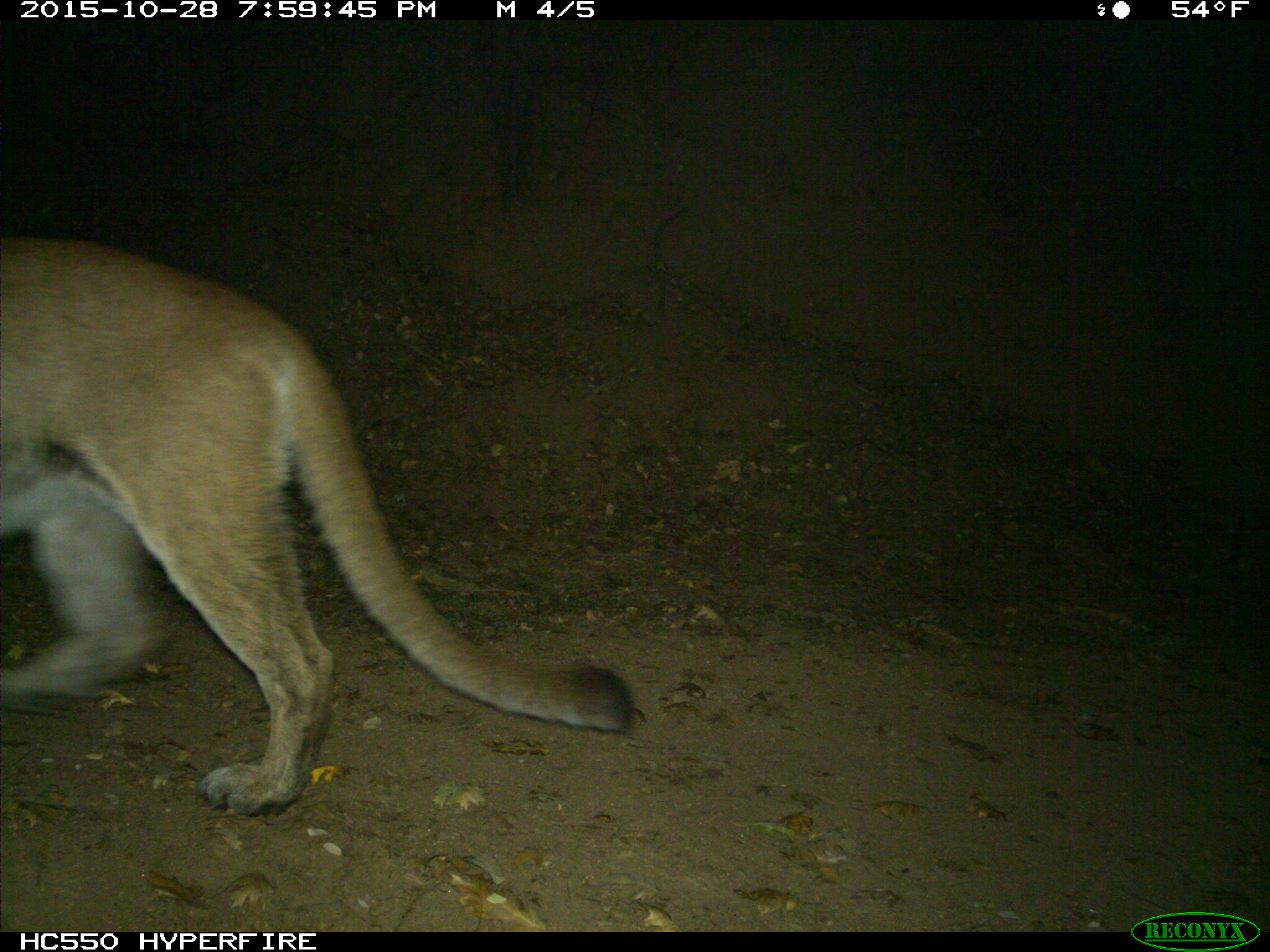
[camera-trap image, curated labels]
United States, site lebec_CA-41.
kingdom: Animalia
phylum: Chordata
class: Mammalia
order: Carnivora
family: Felidae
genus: Puma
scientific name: Puma concolor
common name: mountain lion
#####
An exact copy of the records above is wanted, with the pictures omitted.

_Answer section_
[camera-trap image, curated labels]
United States, site lebec_CA-41.
kingdom: Animalia
phylum: Chordata
class: Mammalia
order: Carnivora
family: Felidae
genus: Puma
scientific name: Puma concolor
common name: mountain lion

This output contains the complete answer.